Private pensions are individual pension plans that you can set up voluntarily. If you are self-employed, paying into a private pension plan is vital for securing your financial future in retirement. Personal pensions are often more prevalent in countries where state and collective pensions are less robust. However, many people increasingly incorporate them into their financial planning.

Any resident or non-resident working in the Netherlands can set up a private pension plan. Private pension plans offer a more extensive range of investment options. These allow you to be far more flexible about your contributions. Suppose you want closer control over how much you pay into your pension and how you invest. In that case, a private pension offers something different.

an elderly couple checking what changes have occurred to the Dutch Pension System in 2023

What’s Changing with the Dutch Pension System in 2023?
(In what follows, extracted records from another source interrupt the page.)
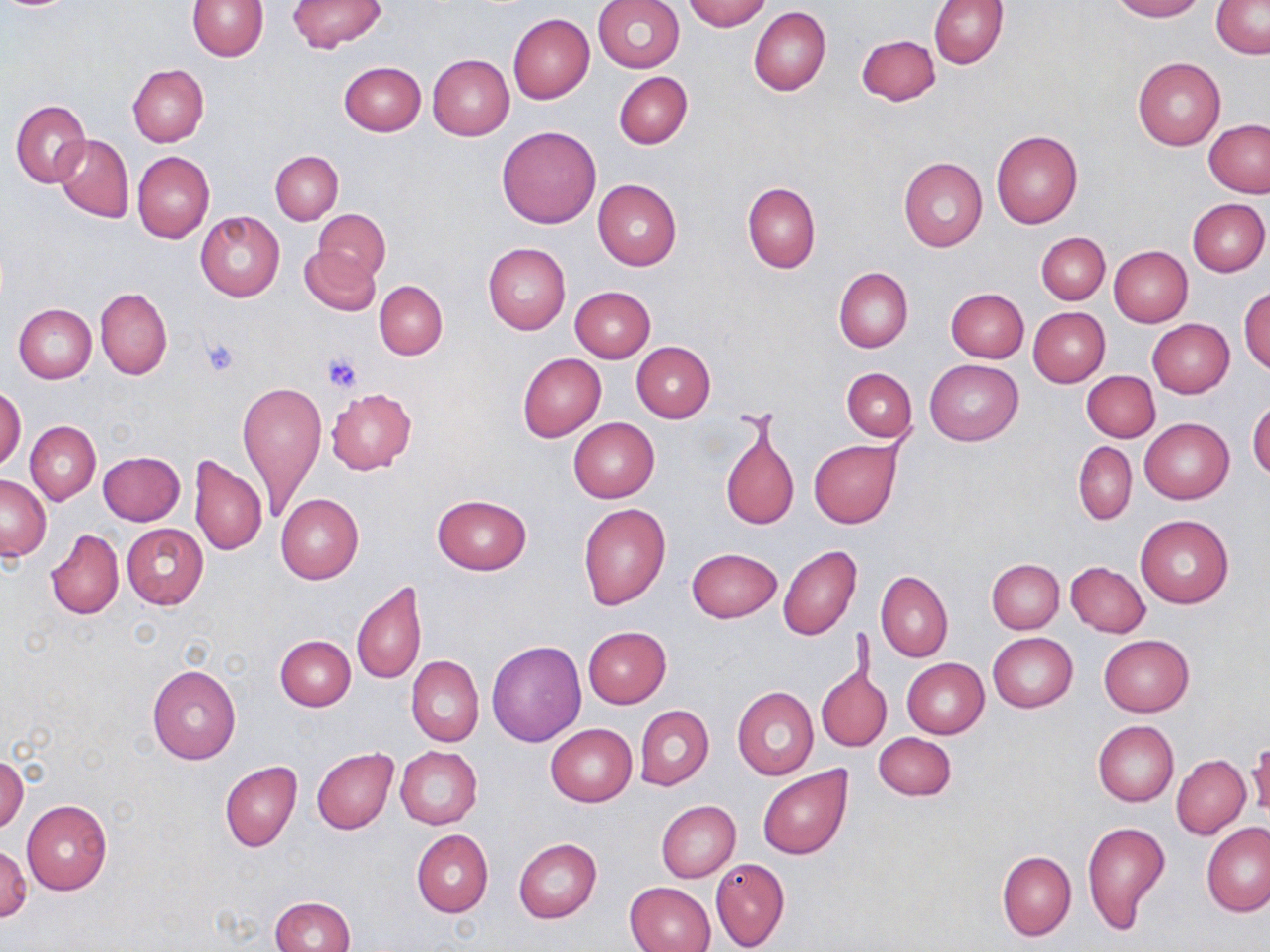
Summary:
  - Coordinate format: approximate bounding boxes as named x1/y1/x2/y2 corners in pixels
  - Uninfected red blood cell locations: (x1=186, y1=0, x2=268, y2=60), (x1=594, y1=0, x2=685, y2=73), (x1=684, y1=0, x2=770, y2=31), (x1=929, y1=0, x2=1009, y2=69), (x1=1111, y1=0, x2=1204, y2=21), (x1=287, y1=1, x2=387, y2=52), (x1=1211, y1=1, x2=1270, y2=57), (x1=749, y1=7, x2=830, y2=96), (x1=508, y1=14, x2=594, y2=104), (x1=856, y1=34, x2=941, y2=106), (x1=427, y1=54, x2=514, y2=140), (x1=1132, y1=57, x2=1224, y2=151), (x1=339, y1=61, x2=425, y2=135), (x1=127, y1=64, x2=209, y2=146), (x1=615, y1=72, x2=693, y2=148), (x1=11, y1=100, x2=90, y2=186), (x1=1204, y1=120, x2=1270, y2=197), (x1=496, y1=125, x2=601, y2=228), (x1=991, y1=130, x2=1082, y2=228), (x1=53, y1=133, x2=133, y2=223), (x1=270, y1=150, x2=343, y2=224), (x1=132, y1=151, x2=214, y2=243), (x1=899, y1=158, x2=987, y2=253), (x1=593, y1=179, x2=681, y2=271), (x1=742, y1=181, x2=820, y2=273), (x1=1187, y1=197, x2=1268, y2=276), (x1=314, y1=210, x2=390, y2=281), (x1=196, y1=211, x2=285, y2=301), (x1=1037, y1=232, x2=1110, y2=305), (x1=483, y1=243, x2=570, y2=333), (x1=299, y1=246, x2=380, y2=315), (x1=1109, y1=246, x2=1192, y2=327), (x1=834, y1=268, x2=913, y2=353), (x1=374, y1=281, x2=447, y2=360), (x1=570, y1=286, x2=655, y2=361), (x1=1239, y1=286, x2=1269, y2=373), (x1=96, y1=287, x2=172, y2=381), (x1=946, y1=288, x2=1029, y2=362), (x1=13, y1=303, x2=97, y2=383), (x1=1028, y1=307, x2=1110, y2=387), (x1=1147, y1=318, x2=1234, y2=397), (x1=631, y1=342, x2=714, y2=423), (x1=517, y1=352, x2=604, y2=440), (x1=926, y1=358, x2=1023, y2=445), (x1=841, y1=367, x2=916, y2=443), (x1=1082, y1=371, x2=1159, y2=442), (x1=238, y1=380, x2=326, y2=518), (x1=1, y1=386, x2=26, y2=470), (x1=326, y1=388, x2=416, y2=474), (x1=1247, y1=398, x2=1270, y2=481), (x1=568, y1=418, x2=660, y2=503), (x1=1140, y1=418, x2=1234, y2=504), (x1=25, y1=421, x2=100, y2=505), (x1=719, y1=422, x2=798, y2=531), (x1=809, y1=440, x2=901, y2=529), (x1=1074, y1=441, x2=1136, y2=524), (x1=106, y1=450, x2=190, y2=602), (x1=98, y1=451, x2=185, y2=526), (x1=190, y1=455, x2=267, y2=555), (x1=0, y1=473, x2=51, y2=559), (x1=276, y1=493, x2=364, y2=582), (x1=431, y1=494, x2=531, y2=574), (x1=578, y1=502, x2=671, y2=610), (x1=1136, y1=514, x2=1233, y2=607), (x1=121, y1=524, x2=208, y2=609), (x1=47, y1=528, x2=123, y2=620), (x1=778, y1=545, x2=861, y2=640), (x1=686, y1=547, x2=782, y2=623), (x1=987, y1=558, x2=1063, y2=633), (x1=1065, y1=562, x2=1149, y2=637), (x1=877, y1=572, x2=953, y2=662), (x1=352, y1=581, x2=424, y2=685), (x1=583, y1=626, x2=671, y2=707), (x1=988, y1=632, x2=1078, y2=712), (x1=274, y1=635, x2=355, y2=711), (x1=1099, y1=635, x2=1193, y2=717), (x1=486, y1=641, x2=586, y2=747), (x1=407, y1=655, x2=483, y2=747), (x1=902, y1=658, x2=989, y2=739), (x1=146, y1=664, x2=241, y2=764), (x1=817, y1=666, x2=889, y2=753), (x1=732, y1=686, x2=818, y2=779), (x1=635, y1=705, x2=714, y2=790), (x1=1093, y1=721, x2=1178, y2=807), (x1=546, y1=724, x2=637, y2=805), (x1=875, y1=732, x2=957, y2=801), (x1=1247, y1=742, x2=1270, y2=817), (x1=395, y1=746, x2=482, y2=829), (x1=312, y1=748, x2=398, y2=833), (x1=0, y1=754, x2=28, y2=833), (x1=1171, y1=755, x2=1250, y2=839), (x1=220, y1=761, x2=301, y2=852), (x1=756, y1=766, x2=853, y2=860), (x1=21, y1=800, x2=112, y2=894), (x1=656, y1=800, x2=741, y2=882), (x1=1082, y1=821, x2=1172, y2=936), (x1=1201, y1=822, x2=1270, y2=915), (x1=412, y1=830, x2=493, y2=918), (x1=513, y1=839, x2=602, y2=923), (x1=0, y1=842, x2=32, y2=923), (x1=997, y1=850, x2=1076, y2=941), (x1=710, y1=857, x2=790, y2=951), (x1=623, y1=882, x2=715, y2=951), (x1=270, y1=897, x2=355, y2=952)
  - Platelet locations: (x1=198, y1=337, x2=242, y2=377), (x1=321, y1=352, x2=364, y2=393)
  - Slide-level diagnosis: no evidence of blood parasites
  - Stain: May-Grünwald-Giemsa
  - Modality: optical microscopy
  - Image size: 1270×952 pixels
  - Field of view: one of a larger specimen
  - Preparation: thin blood film
  - Magnification: 1000x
A lot has changed in society in recent years. Demographics, economics and the labor market, are different. People are getting older. People no longer work for a single employer all their lives but often change jobs or start their own businesses and projects. As such, the Dutch government and pension organizations proposed broad changes to the Dutch pension system in 2023.

These changes aim to make the pension system more transparent, flexible and personal. It also aims to provide more choices for retirees and better support for family members or those working in intense industry. A number of these changes are set to begin in 2023. These changes fall under the transition to a new state pension system. This is the contribution-based pension contract, the Nieuw Pensioenstelsel.

The New Pension Contract (Nieuw Pensioenstelsel) changes how pension funds invest contributions. Through collective investment, risk and reward are shared between all members. This aims to reduce uncertainty over pension payouts. It also aims to prevent individuals from accumulating too much or too little pension over their lifetime. It also makes the system more robust. With positive economic circumstances, pension funds can increase quicker. Multiple mechanisms also prevent pensions from dropping too drastically in economic downturns.

As mentioned, the retirement age will be 68 under the new Dutch pension scheme by the end of 2023. This change is a part of the scheme aimed at slowing the rise of the pension age, which began in 2020. From 2025, the state pension age will rise by eight months per year rather than one full year.

a man sitting at his computer with a piggy bank in the foreground

The new pension system also takes other factors into account. For example, for younger generations, pension funds can invest with higher risk. Younger individuals will collectively have a longer period for contributions to balance. By comparison, pension funds for individuals nearing retirement can now invest with less risk to their clients. This makes the new pension system far more personal.

This is more beneficial for younger workers, as their investments will be worth far more when they retire. Compensation schemes may be introduced to offset this change for older individuals. This is because their investments are worth less as they approach retirement.

By law, pension providers and employers must transition to the New Pension Contract beginning in 2023. A deadline of 2027 has been set, with all providers and partners needing to comply with the new system before then.

For a full breakdown of the new pension system in the Netherlands, use the resources provided by the Dutch government. Knowing your state pension and occupational pension entitlement is important as an expat. Be sure to secure your financial future!